Ma Shouyu (, 1908 - 1977) was a political figure in the People's Republic of China.

Early life  
Ma was born in Tai'an County, Shandong Province.

Career 
In 1924, he was admitted to Shandong Provincial First Normal School. He joined the Communist Youth League of China at the school and became a member of the Communist Party of China the same year. In 1925, the CPC Shandong Provincial Executive Committee sent him to Tai'an, to establish party organizations. Wang Zhongxiu and Yu Zanzhi were sent to Tai'an soon after. They recruited Qin Shaoxiang and Sun Jianlin as party members in Tai'an Railway Station.

In the spring of 1926, these five members had a meeting in a mountain, and established the CPC Tai'an Branch, which belonged to CPC Shandong Provincial Executive Committee. Ma was elected as the secretary,  while Yu, Wang and Qin became committee members. Ma went to Qufu the same year to publicize the CPC in the Temple of Confucius. During that summer, the CPC Branch of Shandong Provincial Second Normal School was set up, and Ma was elected to be in charge. Soon after, Ma left  and Gong Changfu took  this position.

__Data in this exercise__
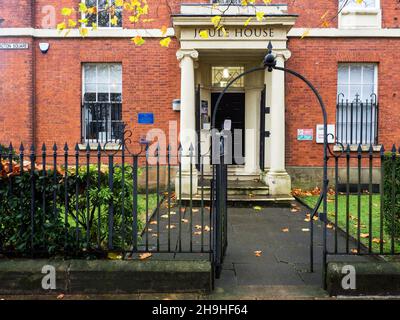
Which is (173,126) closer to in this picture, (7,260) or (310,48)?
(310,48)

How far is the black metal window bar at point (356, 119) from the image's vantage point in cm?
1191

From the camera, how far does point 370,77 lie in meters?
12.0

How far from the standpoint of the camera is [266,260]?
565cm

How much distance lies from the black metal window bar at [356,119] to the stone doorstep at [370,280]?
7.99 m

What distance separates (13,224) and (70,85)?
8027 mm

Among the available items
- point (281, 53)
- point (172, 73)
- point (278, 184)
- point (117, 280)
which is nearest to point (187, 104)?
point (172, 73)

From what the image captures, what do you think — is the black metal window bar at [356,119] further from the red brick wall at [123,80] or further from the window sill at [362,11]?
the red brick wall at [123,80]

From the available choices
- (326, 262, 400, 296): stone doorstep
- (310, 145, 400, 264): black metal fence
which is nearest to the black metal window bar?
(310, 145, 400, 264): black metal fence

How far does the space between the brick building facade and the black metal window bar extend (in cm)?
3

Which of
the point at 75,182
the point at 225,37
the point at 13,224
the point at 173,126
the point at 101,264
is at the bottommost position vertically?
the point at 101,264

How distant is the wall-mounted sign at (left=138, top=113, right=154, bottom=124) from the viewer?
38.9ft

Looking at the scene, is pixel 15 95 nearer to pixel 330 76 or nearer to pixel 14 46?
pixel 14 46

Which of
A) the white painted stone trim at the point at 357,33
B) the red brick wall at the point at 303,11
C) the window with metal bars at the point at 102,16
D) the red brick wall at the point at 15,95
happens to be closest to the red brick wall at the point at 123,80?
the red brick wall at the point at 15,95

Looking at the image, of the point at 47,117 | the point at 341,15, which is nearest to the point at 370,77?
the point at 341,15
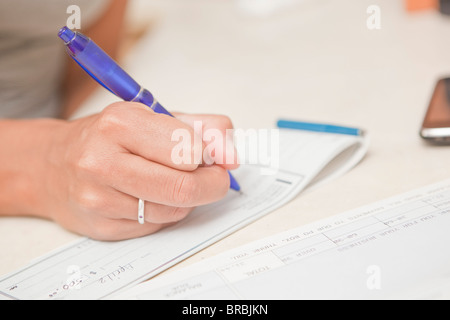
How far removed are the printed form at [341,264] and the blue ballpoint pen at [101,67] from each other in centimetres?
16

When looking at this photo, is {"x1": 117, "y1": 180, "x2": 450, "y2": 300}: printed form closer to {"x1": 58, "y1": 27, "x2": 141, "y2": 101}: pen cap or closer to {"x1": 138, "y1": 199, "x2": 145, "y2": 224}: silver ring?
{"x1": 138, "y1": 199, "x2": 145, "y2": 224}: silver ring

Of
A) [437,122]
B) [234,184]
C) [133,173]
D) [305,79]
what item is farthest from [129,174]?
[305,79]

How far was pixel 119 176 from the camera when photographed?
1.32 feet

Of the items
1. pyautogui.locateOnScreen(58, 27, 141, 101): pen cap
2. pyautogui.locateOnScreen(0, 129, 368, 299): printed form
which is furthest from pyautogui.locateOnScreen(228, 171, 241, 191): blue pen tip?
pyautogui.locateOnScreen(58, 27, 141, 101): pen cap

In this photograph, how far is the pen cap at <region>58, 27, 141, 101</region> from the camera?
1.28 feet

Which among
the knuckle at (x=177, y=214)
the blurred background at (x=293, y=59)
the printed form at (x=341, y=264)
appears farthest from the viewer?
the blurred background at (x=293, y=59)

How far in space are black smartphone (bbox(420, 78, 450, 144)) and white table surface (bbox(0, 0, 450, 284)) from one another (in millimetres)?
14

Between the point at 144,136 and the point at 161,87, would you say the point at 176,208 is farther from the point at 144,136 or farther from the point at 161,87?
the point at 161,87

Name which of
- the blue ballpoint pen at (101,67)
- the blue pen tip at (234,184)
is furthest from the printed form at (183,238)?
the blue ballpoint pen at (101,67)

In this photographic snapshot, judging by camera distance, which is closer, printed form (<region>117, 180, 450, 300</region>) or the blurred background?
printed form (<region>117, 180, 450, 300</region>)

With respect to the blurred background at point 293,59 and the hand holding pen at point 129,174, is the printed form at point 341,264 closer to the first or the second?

__Exercise instructions__
[1] Rewrite the rows as a numbered list, leaving out blank lines, covering only the stretch from the line containing "Between the point" through the end of the rows.
[2] Pick up the account of Ma Shouyu's life after its last sentence and keep writing.

__Results in order__
[1]
1. Between the point at 144,136 and the point at 161,87, would you say the point at 176,208 is farther from the point at 144,136 or farther from the point at 161,87?
2. the point at 161,87
3. Name which of
4. - the blue ballpoint pen at (101,67)
5. - the blue pen tip at (234,184)
6. is furthest from the printed form at (183,238)?
7. the blue ballpoint pen at (101,67)
8. In this photographic snapshot, judging by camera distance, which is closer, printed form (<region>117, 180, 450, 300</region>) or the blurred background?
9. printed form (<region>117, 180, 450, 300</region>)
10. With respect to the blurred background at point 293,59 and the hand holding pen at point 129,174, is the printed form at point 341,264 closer to the first or the second?

[2]
In August, 1927, Wu Guanying, Li Henian and some other members established the CPC Tai'an County Committee under the CPC Shandong Province Committee. Ma served as the secretary. In 1929, he was arrested by Kuomintang and sentenced for 6 months in prison. After his release, he went to Shanghai, and the CPC Central Committee assigned him to Northeast China to preside over the work of the CPC Manchurian Provincial Committee. As soon as he arrived there, he rebuilt the Fushun underground party organization together with Yang Jingyu. It went through several disruptions. On August 30, 1929, both were arrested by Kenpeitai due to Fan Qing's report. In 1931, Ma was released. He exited the Communist Party. The next year, he went to study in Japan and took part in the Chinese Youth Party. After returning to China, he served as a lecturer at Peking Northeastern University. When the Second Sino-Japanese War occurred in 1937, Ma served under Cheng Qian. During the Anti-Rightist Campaign of the CPC in 1957, he was considered to be a rightist.

Death 
He died in 1977. In December 1979, Xiangtan Municipal Committee decided to rehabilitate and restore Ma's reputation.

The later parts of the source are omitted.